I have to admit, that it was largely through Chris’s expertise and previous success at the show, that we were able to convince the organisers to take a gamble and let us have a go.

It will be based on the idea that animals, plants and humans are all interdependent –so we’re building a Moroccan courtyard garden, complete with fountain, stable, donkey cart, pots of nice smelly herbs, vines, etc etc. Of course it’s all a bit of a fiction – most Moroccan courtyards or riadhs have been bought up by trendy Islington types and turned into chi-chi little hotels or second homes.

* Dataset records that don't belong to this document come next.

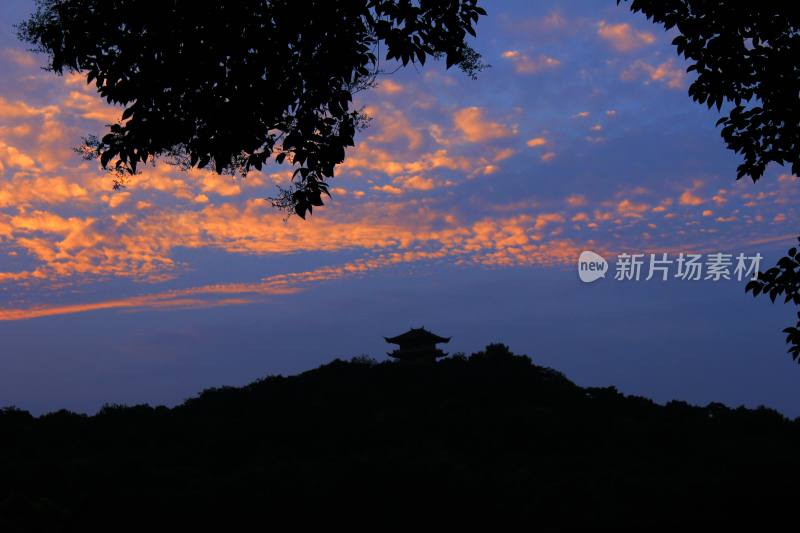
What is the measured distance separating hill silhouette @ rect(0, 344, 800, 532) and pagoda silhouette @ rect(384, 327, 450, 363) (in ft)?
3.22

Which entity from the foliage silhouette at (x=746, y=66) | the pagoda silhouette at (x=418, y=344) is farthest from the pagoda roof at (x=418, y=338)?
the foliage silhouette at (x=746, y=66)

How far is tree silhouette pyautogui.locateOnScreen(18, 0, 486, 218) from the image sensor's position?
7.79 metres

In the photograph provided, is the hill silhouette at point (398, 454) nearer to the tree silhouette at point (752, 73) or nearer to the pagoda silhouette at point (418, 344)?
the pagoda silhouette at point (418, 344)

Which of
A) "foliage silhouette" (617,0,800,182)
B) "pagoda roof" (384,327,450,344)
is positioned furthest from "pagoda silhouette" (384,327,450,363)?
"foliage silhouette" (617,0,800,182)

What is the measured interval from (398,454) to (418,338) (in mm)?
19206

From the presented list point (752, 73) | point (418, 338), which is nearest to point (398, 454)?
point (418, 338)

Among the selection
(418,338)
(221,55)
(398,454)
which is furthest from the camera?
(418,338)

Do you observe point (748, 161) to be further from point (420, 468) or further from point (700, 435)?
point (700, 435)

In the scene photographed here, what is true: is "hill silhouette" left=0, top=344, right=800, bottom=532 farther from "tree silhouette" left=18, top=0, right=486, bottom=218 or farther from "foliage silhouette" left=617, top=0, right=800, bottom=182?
"tree silhouette" left=18, top=0, right=486, bottom=218

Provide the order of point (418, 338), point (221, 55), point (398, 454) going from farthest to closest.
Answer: point (418, 338) → point (398, 454) → point (221, 55)

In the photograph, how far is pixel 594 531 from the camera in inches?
213

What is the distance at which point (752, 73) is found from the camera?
10.0 meters

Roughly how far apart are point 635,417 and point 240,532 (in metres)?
31.8

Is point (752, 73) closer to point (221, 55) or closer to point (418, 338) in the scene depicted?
point (221, 55)
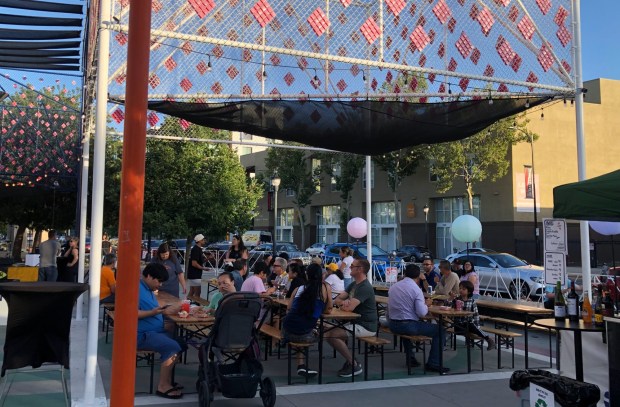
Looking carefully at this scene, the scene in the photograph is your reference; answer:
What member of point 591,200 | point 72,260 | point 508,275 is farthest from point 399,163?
point 591,200

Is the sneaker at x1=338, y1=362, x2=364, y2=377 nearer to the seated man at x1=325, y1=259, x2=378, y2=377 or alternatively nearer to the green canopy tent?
the seated man at x1=325, y1=259, x2=378, y2=377

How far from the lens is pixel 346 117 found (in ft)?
26.2

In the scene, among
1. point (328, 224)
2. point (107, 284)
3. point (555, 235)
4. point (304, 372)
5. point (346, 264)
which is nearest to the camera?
point (555, 235)

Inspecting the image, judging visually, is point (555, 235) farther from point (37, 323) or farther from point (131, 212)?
point (37, 323)

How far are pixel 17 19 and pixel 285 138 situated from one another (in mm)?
4330

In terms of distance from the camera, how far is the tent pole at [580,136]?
25.0ft

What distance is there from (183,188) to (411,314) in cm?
1922

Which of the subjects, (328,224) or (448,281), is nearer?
(448,281)

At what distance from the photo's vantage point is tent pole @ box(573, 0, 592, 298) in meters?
7.62

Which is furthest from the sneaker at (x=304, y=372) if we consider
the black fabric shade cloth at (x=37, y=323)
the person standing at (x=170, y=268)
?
the person standing at (x=170, y=268)

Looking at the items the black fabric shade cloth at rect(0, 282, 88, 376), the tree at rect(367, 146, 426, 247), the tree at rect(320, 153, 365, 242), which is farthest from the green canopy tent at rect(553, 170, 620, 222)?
the tree at rect(320, 153, 365, 242)

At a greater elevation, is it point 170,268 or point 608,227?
point 608,227

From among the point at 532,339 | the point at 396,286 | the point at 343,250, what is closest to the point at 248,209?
the point at 343,250

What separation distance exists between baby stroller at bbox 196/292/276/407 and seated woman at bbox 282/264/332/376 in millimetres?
1097
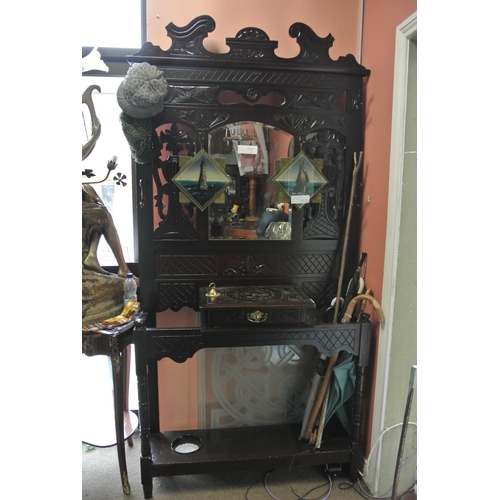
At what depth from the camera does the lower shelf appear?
1.58m

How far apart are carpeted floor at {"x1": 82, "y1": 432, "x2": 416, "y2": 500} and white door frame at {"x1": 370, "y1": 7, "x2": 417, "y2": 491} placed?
243 millimetres

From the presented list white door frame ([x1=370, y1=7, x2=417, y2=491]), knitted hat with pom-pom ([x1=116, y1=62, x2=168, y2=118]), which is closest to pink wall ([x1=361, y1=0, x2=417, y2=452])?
white door frame ([x1=370, y1=7, x2=417, y2=491])

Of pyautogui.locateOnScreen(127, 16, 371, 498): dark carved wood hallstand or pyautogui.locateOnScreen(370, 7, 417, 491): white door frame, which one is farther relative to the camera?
pyautogui.locateOnScreen(127, 16, 371, 498): dark carved wood hallstand

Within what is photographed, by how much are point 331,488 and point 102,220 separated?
5.02ft

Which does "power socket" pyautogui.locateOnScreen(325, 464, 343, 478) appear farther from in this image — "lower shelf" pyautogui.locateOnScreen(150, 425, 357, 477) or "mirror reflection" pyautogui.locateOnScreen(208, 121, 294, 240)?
"mirror reflection" pyautogui.locateOnScreen(208, 121, 294, 240)

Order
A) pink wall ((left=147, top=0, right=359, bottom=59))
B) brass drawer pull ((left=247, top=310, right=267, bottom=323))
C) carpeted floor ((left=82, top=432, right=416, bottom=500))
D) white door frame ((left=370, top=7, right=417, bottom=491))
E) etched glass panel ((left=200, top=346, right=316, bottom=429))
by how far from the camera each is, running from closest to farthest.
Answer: white door frame ((left=370, top=7, right=417, bottom=491)), brass drawer pull ((left=247, top=310, right=267, bottom=323)), carpeted floor ((left=82, top=432, right=416, bottom=500)), pink wall ((left=147, top=0, right=359, bottom=59)), etched glass panel ((left=200, top=346, right=316, bottom=429))

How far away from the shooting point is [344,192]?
172cm

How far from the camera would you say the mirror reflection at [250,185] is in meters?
1.67

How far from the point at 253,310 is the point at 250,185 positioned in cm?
57

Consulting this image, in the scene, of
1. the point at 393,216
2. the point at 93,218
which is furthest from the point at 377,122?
the point at 93,218

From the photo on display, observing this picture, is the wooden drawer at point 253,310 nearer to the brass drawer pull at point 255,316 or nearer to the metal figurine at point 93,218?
the brass drawer pull at point 255,316

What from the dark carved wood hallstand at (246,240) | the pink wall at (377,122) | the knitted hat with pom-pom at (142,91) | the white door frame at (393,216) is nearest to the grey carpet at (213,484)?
the dark carved wood hallstand at (246,240)

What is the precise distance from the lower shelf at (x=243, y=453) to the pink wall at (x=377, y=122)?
0.29 m

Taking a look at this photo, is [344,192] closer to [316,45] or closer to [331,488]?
[316,45]
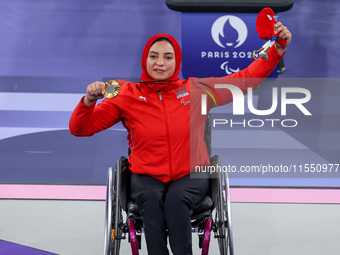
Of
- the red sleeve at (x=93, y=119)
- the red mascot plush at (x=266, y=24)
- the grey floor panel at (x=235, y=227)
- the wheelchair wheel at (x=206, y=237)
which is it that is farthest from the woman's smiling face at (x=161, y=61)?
the grey floor panel at (x=235, y=227)

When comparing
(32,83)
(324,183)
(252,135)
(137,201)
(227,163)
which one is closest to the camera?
(137,201)

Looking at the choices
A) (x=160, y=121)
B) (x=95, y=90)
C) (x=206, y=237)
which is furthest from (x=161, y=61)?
(x=206, y=237)

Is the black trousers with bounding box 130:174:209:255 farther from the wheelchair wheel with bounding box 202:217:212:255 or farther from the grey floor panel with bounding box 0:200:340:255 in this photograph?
the grey floor panel with bounding box 0:200:340:255

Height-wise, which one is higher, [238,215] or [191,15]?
[191,15]

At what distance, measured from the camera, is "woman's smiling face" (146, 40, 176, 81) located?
272 cm

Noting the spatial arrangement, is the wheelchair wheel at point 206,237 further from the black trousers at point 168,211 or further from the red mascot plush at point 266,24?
the red mascot plush at point 266,24

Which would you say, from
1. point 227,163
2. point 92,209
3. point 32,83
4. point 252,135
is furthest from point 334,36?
point 92,209

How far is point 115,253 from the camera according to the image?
2691 millimetres

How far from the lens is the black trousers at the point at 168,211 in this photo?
7.88ft

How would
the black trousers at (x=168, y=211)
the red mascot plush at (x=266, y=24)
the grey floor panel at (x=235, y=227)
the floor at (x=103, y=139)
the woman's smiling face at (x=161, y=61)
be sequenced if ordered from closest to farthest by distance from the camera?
the black trousers at (x=168, y=211) < the red mascot plush at (x=266, y=24) < the woman's smiling face at (x=161, y=61) < the grey floor panel at (x=235, y=227) < the floor at (x=103, y=139)

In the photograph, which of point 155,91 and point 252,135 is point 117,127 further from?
point 155,91

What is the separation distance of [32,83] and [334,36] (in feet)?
12.3

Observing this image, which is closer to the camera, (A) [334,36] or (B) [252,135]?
(B) [252,135]

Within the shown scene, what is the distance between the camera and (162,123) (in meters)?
2.64
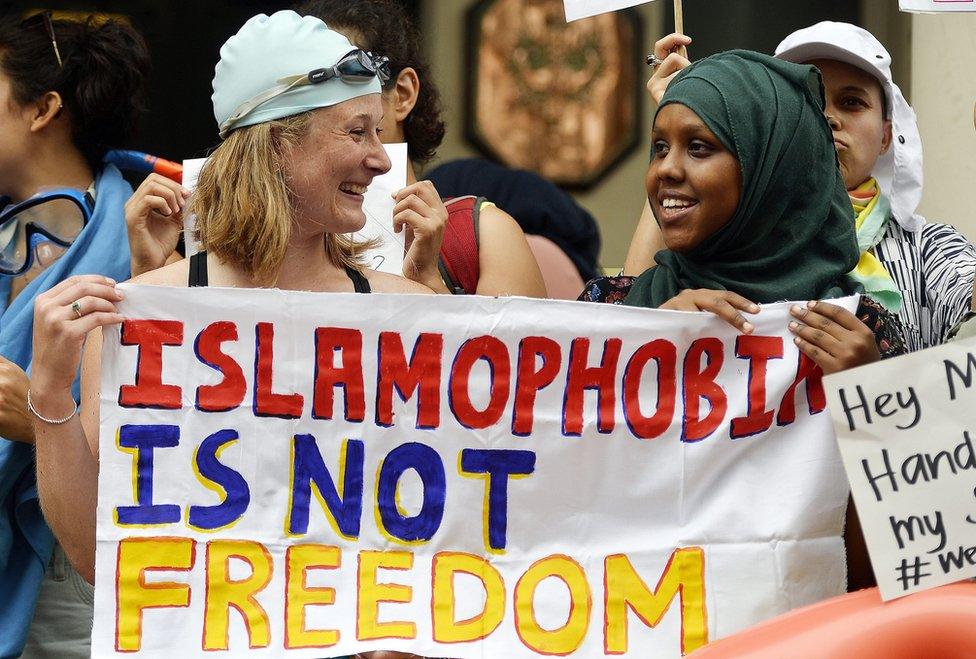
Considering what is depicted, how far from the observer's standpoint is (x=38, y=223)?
12.9ft

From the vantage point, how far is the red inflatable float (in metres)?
2.78

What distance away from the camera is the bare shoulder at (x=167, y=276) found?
3271 mm

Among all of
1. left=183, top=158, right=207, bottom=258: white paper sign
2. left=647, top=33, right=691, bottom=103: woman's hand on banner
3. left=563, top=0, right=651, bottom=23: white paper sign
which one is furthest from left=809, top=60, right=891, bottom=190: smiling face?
left=183, top=158, right=207, bottom=258: white paper sign

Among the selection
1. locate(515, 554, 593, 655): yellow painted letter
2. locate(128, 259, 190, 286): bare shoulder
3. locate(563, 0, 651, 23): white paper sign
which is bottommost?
locate(515, 554, 593, 655): yellow painted letter

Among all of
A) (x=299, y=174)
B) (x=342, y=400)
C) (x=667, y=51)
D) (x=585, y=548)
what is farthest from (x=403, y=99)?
(x=585, y=548)

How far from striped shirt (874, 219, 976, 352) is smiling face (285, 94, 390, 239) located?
1298 millimetres

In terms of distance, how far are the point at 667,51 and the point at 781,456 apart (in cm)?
123

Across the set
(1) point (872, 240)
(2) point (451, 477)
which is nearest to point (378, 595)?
(2) point (451, 477)

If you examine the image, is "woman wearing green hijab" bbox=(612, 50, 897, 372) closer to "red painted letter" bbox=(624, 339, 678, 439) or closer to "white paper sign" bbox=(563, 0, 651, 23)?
"red painted letter" bbox=(624, 339, 678, 439)

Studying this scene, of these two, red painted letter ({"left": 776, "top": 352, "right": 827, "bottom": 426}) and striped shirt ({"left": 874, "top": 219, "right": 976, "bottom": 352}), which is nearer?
red painted letter ({"left": 776, "top": 352, "right": 827, "bottom": 426})

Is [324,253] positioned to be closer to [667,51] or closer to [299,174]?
[299,174]

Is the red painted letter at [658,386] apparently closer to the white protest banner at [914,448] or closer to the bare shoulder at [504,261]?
the white protest banner at [914,448]

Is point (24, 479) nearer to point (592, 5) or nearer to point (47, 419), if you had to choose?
point (47, 419)

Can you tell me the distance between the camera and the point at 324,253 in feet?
11.2
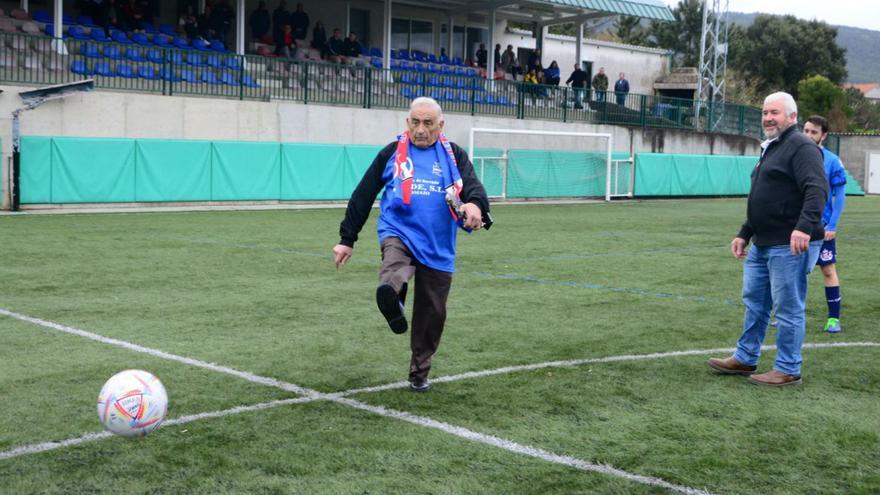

But the idea is right, and I thought it would be fun to do. That is until the dread day draws near, and we are actually expected to put together a smart, professional garden, with more than a little of the ‘wow!’ factor.

Absolutely terrifying.

Hence the visit to Marrakech with Chris and Helen checking things out, and Hamid (our director in Morocco, who also fancies himself as a bit of a gardener) and I staring gormlessly at them as they argued about the ‘architectural structure’ and ‘intrinsic purity and vibrance of colour’ of this or that particular plant.
Of course it also gave us the chance to organise a fountain, donkey cart and harness, old window-frames, pots and tiles etc – so fingers crossed, with a bit of luck, and the afore-mentioned expert help we’ll have a garden to attract potential SPANA supporters.

Oh, I nearly forgot. We’re also having a live donkey – after all it is SPANA.
And the Queen visits on the first day. So, if you read the headlines the following day : ‘DONKEY BITES QUEEN – CHIEF EXEC THROWN INTO TOWER OF LONDON’ - have a bit of sympathy – come and throw me a stale crust of bread now and again.